▶ _Document segment_:
_ _ _

Where Are Rates Going Now? Important Deadlines on the Horizon

 
Where Are Rates Going Now?
Important Deadlines on the Horizon

Two years ago, the Washington Post reported that home loan rates shot up to nearly 7% from 6% in less than a week. The volatility demonstrated that week resulted from turmoil in the financial markets and a lack of buyers for mortgage backed securities (MBS).

That volatility continued through November 2008 when the Federal Reserve announced a program designed to lower rates and provide stability to housing. That program has been incredibly successful, driving rates to the lowest levels of all time. However, as this program will end March 31st, people want to know: Where are rates going now?

Looking for Clarity
This month YOU Magazine turns to Barry Habib, Chairman of Mortgage Success Source, for his viewpoint. Mr. Habib has been very accurate in his assessments of both the financial markets and the direction of mortgage rates, providing education and market information to 30,000 home loan professionals across the country.

_ _ _

▶ _Provided data_:
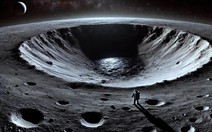 Trung Quốc chuẩn bị săn băng nước ở cực nam Mặt trăng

_ _ _

▶ _Task instructions_:
• A. According to the mortgage rates article, on what date will the Federal Reserve program end?
• B. Pick up the mortgage rates article after its final sentence and continue it.
None of the material is needed here.

▶ _Activity answers_:
• A. March 31st.

• B.
Mortgage rates are tied to the price of MBS and like other fixed income vehicles similar to U.S. treasuries, the higher the demand and price, the lower the corresponding rate or yield will be. Therein lies the issue. Throughout 2009, the Federal Reserve was the primary buyer for MBS, purchasing as much as 80% or more of all MBS issued in any given month.

The concern is that when the Fed concludes the program, who will step in to pick up the supply of mortgages for the rest of 2010 and beyond. If investor interest is scarce, look for rates to rise. Also, filling the hole with avid buyers is not the only potential headwind facing MBS and other fixed income investments.

Think About It this Way
Throughout the boom years of real estate, homeowners could just about set any price they wanted when the time came to sell their property. In many cases, simply putting a sign in the front yard would bring multiple offers, driving the price of the home up.

The Federal Reserve has acted in this capacity, supplying heated buying interest for the last fourteen months, in essence, setting the price of MBS and keeping interest rates low. When the Fed stops buying in April, the concern that exists isn't so much that there won't be buyers for home loans but what price those buyers will be willing to pay. The lower the price that new MBS buyers settle on, the higher the rates that consumers will have to pay.

Little Consensus Among Experts
Up until now, the predominant opinion of economists and financial pundits has been that interest rates will rise. The only disagreement has been to what degree and how quickly rates will do so.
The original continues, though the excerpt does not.